Hye Kyung Cho

Oil painting was Korean artist Hey Kyung Cho’s first means of expression. Her subjects were partly imaginary landscapes, with the refinement and precious approach, of trace and colour, of the Far-East artists, like the late great Chinese artist Zao-Wu-Ki, along with a personal rapport to nature or calligraphy in perfect communion with Western contemporary art trends. Having evolved first towards a formal eclecticism in which natural objects were placed on paper and infused with her spirit, following rhythmical precision, now she proposes photography or video based installations.

 

Her travels in Europe provoked two aesthetic shocks that re-orientated all her work. First, it was the discovery, while studying in Scotland, of Fingal’s Cave, a natural formation in the Isle of Staffa, the basalt ‘cathedral’ that inspired Walter Scott, Turner and Mendelssohn, and even Western contemporary dance, particularly a ballet by Pina Bausch. Austere, perhaps allusive, but transformed by quasi religious and romantic emotions, she tried to reveal the hidden movements and rhythms of the visible world like listening to the Earth through silence and the inaudible, finding colour through the sound vibrations.
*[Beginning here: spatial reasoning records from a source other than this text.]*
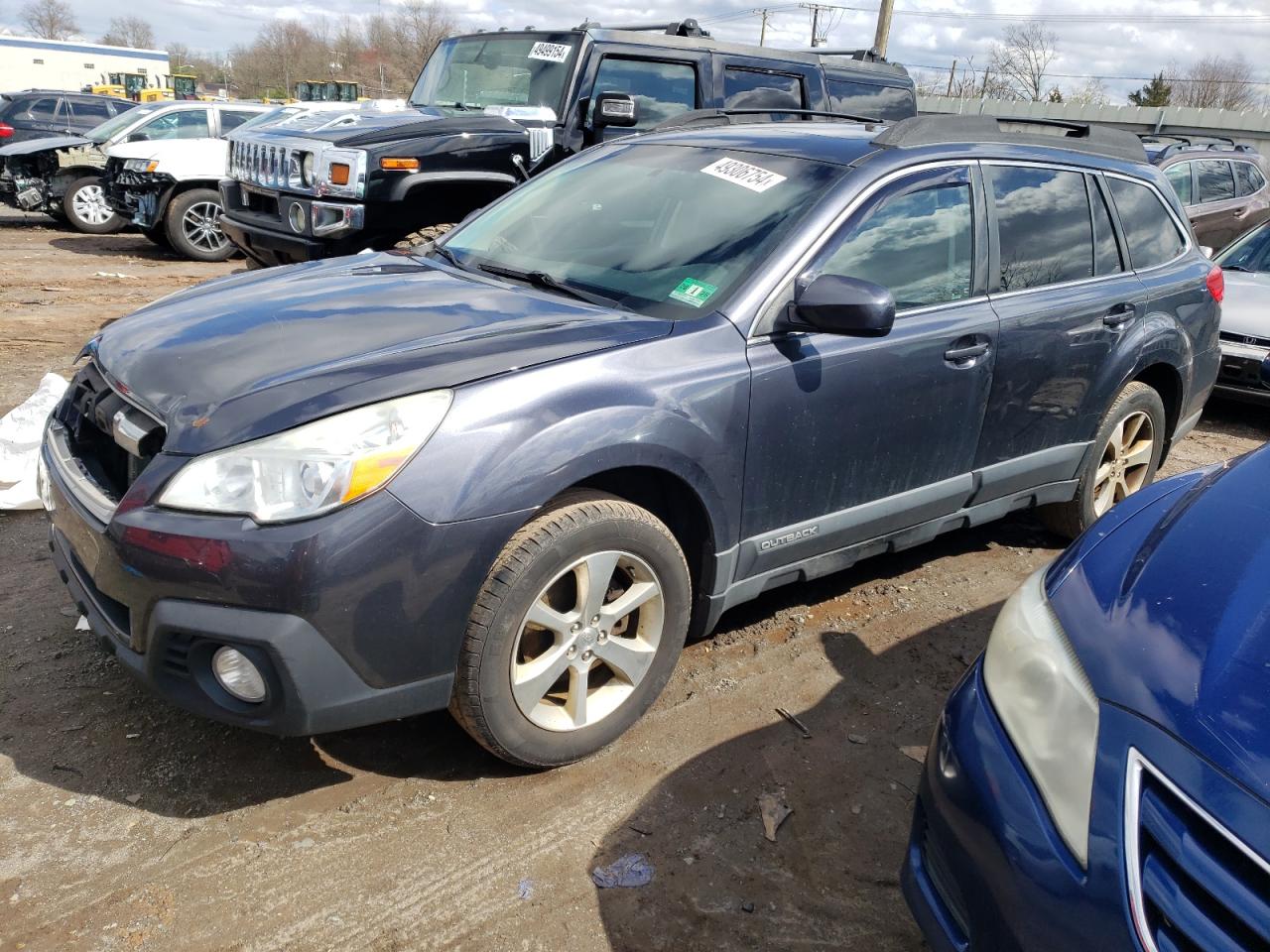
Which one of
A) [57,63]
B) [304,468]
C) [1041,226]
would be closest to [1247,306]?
[1041,226]

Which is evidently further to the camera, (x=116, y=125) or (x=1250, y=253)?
(x=116, y=125)

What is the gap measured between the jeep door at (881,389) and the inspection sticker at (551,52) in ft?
14.6

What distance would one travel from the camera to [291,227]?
6.59m

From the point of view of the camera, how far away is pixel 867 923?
7.84ft

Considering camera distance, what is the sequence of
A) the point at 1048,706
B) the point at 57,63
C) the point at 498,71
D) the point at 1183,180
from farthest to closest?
the point at 57,63 < the point at 1183,180 < the point at 498,71 < the point at 1048,706

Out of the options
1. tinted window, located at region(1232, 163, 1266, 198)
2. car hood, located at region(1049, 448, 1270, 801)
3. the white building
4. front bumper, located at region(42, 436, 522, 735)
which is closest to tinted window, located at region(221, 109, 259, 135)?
front bumper, located at region(42, 436, 522, 735)

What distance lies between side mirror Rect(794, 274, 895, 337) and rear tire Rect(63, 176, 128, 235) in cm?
1312

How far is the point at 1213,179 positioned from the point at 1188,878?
1183 centimetres

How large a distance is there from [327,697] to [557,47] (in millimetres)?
6122

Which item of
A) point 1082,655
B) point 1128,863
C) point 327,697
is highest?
point 1082,655

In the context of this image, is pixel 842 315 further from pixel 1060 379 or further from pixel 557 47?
pixel 557 47

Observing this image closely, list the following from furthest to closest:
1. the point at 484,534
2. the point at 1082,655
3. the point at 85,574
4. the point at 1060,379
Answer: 1. the point at 1060,379
2. the point at 85,574
3. the point at 484,534
4. the point at 1082,655

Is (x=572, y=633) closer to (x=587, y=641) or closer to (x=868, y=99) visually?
(x=587, y=641)

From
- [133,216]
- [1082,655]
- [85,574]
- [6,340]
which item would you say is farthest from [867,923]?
[133,216]
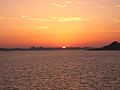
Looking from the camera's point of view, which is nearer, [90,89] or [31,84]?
[90,89]

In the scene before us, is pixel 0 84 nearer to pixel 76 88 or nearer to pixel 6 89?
pixel 6 89

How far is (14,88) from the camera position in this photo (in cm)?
3797

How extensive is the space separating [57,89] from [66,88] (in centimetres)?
140

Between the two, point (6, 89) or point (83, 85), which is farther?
point (83, 85)

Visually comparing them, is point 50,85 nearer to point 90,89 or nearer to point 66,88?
point 66,88

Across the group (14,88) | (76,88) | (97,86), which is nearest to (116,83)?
(97,86)

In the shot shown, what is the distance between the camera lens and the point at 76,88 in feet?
124

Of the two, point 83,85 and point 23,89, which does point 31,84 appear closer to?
point 23,89

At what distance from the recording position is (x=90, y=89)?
36875 mm

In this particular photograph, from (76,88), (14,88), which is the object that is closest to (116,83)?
(76,88)

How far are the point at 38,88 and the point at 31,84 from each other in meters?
3.71

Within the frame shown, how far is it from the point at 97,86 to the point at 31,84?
9.17 metres

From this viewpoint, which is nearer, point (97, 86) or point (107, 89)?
point (107, 89)

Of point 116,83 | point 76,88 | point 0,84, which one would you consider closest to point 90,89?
point 76,88
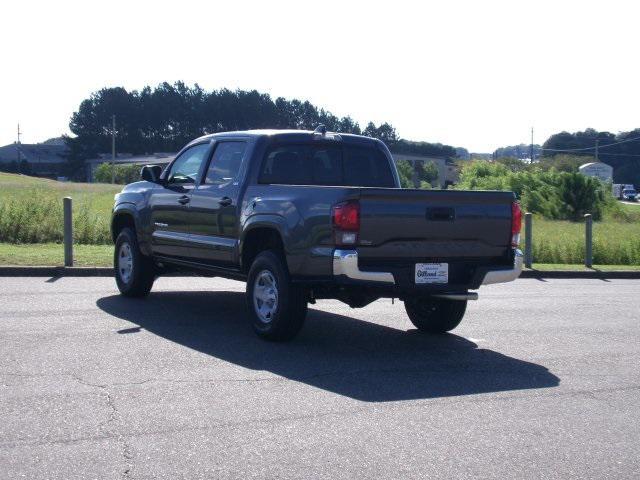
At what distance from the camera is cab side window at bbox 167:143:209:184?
36.3 feet

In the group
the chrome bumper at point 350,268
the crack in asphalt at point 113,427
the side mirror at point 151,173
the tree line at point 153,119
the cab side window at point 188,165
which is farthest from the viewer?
the tree line at point 153,119

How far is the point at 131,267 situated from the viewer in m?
12.1

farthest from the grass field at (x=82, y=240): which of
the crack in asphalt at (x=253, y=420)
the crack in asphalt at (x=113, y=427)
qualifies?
the crack in asphalt at (x=253, y=420)

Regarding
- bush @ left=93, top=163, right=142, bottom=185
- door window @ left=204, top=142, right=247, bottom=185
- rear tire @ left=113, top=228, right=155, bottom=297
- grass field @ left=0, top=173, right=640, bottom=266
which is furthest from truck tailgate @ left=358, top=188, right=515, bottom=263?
bush @ left=93, top=163, right=142, bottom=185

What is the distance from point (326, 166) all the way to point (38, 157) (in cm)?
13609

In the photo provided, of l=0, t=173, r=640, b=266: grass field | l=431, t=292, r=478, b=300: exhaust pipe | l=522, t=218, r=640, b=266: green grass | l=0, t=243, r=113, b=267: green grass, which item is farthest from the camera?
l=522, t=218, r=640, b=266: green grass

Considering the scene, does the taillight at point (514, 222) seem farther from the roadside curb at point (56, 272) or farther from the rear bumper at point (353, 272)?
the roadside curb at point (56, 272)

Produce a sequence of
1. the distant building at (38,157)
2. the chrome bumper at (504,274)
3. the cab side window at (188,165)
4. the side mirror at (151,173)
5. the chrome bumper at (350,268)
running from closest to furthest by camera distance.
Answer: the chrome bumper at (350,268) → the chrome bumper at (504,274) → the cab side window at (188,165) → the side mirror at (151,173) → the distant building at (38,157)

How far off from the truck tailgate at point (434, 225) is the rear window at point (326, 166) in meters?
1.84

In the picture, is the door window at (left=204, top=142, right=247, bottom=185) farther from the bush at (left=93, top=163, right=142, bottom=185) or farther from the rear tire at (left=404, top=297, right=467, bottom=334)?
the bush at (left=93, top=163, right=142, bottom=185)

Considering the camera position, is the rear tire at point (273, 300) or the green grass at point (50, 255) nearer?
the rear tire at point (273, 300)

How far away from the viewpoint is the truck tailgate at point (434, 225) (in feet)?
28.1

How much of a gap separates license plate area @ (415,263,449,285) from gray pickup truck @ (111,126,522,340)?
0.5 inches

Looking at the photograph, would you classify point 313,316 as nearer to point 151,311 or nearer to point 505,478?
point 151,311
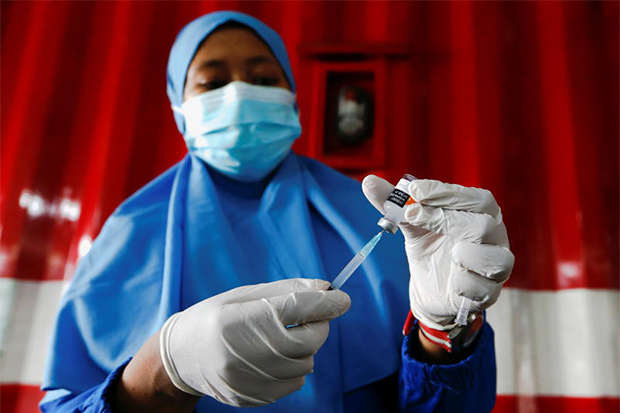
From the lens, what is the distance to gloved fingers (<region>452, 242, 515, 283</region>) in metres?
0.65

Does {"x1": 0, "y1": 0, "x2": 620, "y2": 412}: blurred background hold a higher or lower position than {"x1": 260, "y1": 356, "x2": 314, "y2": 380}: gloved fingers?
higher

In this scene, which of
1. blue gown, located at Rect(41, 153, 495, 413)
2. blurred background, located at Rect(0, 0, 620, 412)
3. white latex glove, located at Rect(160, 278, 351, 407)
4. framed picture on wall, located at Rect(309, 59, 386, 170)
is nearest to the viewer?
white latex glove, located at Rect(160, 278, 351, 407)

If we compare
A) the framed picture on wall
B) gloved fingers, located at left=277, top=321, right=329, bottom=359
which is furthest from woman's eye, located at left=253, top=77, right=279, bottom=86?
gloved fingers, located at left=277, top=321, right=329, bottom=359

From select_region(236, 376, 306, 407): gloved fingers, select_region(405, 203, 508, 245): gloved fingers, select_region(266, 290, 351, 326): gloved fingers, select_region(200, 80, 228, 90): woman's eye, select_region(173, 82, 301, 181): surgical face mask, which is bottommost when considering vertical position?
select_region(236, 376, 306, 407): gloved fingers

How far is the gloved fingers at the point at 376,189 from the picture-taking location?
72 centimetres

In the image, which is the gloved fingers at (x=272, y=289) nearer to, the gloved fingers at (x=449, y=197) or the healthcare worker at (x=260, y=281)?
the healthcare worker at (x=260, y=281)

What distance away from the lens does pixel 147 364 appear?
662 mm

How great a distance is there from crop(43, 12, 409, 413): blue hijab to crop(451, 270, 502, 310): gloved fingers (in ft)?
0.81

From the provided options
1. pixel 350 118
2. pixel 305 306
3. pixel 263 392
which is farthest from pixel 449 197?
pixel 350 118

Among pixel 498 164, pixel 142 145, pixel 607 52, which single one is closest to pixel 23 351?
pixel 142 145

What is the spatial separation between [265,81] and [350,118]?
0.54 meters

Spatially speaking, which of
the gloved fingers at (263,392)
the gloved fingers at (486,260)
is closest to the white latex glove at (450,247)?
the gloved fingers at (486,260)

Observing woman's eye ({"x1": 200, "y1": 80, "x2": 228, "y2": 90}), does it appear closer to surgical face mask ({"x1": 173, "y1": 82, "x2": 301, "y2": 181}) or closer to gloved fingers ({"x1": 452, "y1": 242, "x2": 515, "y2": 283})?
surgical face mask ({"x1": 173, "y1": 82, "x2": 301, "y2": 181})

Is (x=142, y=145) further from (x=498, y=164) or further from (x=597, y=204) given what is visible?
(x=597, y=204)
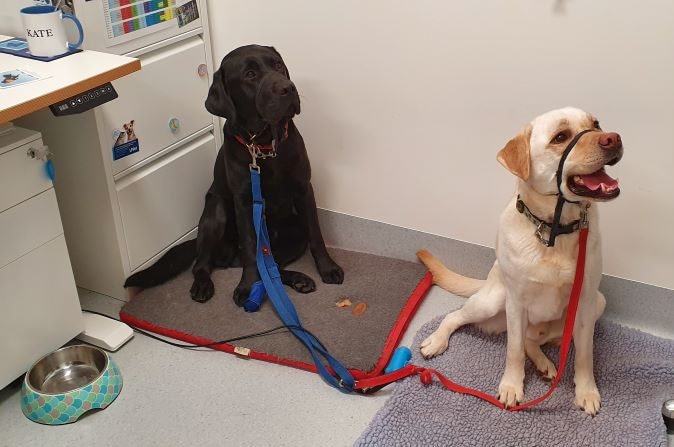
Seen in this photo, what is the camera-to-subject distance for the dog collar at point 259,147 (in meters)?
2.06

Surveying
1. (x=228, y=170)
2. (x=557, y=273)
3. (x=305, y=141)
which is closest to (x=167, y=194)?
(x=228, y=170)

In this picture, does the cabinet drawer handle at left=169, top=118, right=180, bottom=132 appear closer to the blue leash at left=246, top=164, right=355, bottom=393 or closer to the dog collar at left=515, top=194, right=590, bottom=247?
the blue leash at left=246, top=164, right=355, bottom=393

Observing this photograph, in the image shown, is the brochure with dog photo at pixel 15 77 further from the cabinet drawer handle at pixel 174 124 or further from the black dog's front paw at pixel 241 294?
the black dog's front paw at pixel 241 294

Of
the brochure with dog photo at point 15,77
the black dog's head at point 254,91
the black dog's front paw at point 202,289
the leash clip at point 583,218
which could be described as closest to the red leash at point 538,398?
the leash clip at point 583,218

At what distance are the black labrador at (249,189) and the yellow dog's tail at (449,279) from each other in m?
0.30

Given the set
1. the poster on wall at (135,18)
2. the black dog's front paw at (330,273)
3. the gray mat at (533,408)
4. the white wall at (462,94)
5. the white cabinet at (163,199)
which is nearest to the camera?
the gray mat at (533,408)

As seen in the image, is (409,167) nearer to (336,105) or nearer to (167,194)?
(336,105)

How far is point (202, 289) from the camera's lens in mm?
2242

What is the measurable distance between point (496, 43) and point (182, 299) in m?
1.28

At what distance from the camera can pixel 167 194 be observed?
2.30 m

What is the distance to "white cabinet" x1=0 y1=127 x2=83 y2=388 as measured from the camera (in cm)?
171

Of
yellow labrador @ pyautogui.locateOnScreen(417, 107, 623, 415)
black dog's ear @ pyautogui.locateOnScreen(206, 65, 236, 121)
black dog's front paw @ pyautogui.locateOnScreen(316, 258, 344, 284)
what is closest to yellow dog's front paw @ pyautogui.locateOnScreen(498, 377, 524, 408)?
yellow labrador @ pyautogui.locateOnScreen(417, 107, 623, 415)

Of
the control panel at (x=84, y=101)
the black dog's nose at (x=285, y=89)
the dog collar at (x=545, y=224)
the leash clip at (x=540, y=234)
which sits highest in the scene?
the control panel at (x=84, y=101)

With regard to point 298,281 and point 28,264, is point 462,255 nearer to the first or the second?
point 298,281
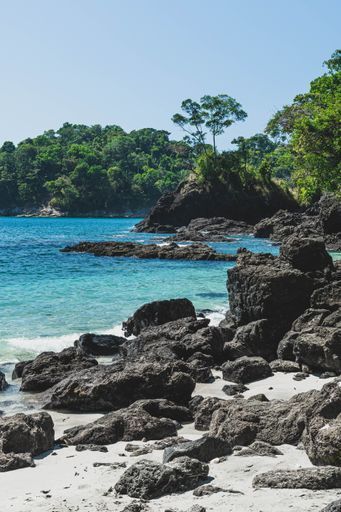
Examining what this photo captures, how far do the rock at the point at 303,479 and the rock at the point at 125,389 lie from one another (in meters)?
4.79

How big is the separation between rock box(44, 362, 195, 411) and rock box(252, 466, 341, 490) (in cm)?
479

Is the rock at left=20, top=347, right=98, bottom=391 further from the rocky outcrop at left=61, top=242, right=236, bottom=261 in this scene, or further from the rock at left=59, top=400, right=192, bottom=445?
the rocky outcrop at left=61, top=242, right=236, bottom=261

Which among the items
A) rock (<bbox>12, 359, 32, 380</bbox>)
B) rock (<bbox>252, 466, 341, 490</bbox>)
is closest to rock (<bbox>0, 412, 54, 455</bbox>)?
rock (<bbox>252, 466, 341, 490</bbox>)

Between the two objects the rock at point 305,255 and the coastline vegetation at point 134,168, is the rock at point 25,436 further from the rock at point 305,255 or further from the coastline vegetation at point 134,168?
the coastline vegetation at point 134,168

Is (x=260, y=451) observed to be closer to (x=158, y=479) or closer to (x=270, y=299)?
(x=158, y=479)

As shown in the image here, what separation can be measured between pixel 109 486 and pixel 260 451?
1.84 metres

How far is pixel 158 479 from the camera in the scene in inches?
250

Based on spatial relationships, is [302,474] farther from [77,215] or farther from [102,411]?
[77,215]

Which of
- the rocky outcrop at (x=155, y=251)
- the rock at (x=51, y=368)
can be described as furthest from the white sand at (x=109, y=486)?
the rocky outcrop at (x=155, y=251)

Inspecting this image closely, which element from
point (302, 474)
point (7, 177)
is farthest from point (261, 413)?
point (7, 177)

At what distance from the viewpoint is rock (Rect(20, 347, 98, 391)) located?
13.2 m

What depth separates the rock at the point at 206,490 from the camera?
6.21 metres

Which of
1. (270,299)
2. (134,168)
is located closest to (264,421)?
(270,299)

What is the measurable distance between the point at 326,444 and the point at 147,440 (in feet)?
9.85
Like for Baudelaire, Kandinsky, Klee, Dufy, John Cage and others, sound and colour establish a dialogue, superimpose and confound in the harmony of sensitive vibrations. Skilful in the use of space and light –at some point she considered studying architecture- she organises around the photography of those places that relate to her and the natural materials that converse with them. These materials are painted with symbolic tonalities that suggest to her courage or hope (blue), austerity and mystery (black), enchantment and joy (white), passion and vitality (red): positive signs that establish a bond between the visible and the imaginary, the material and the spiritual, the front or the back of the mirror.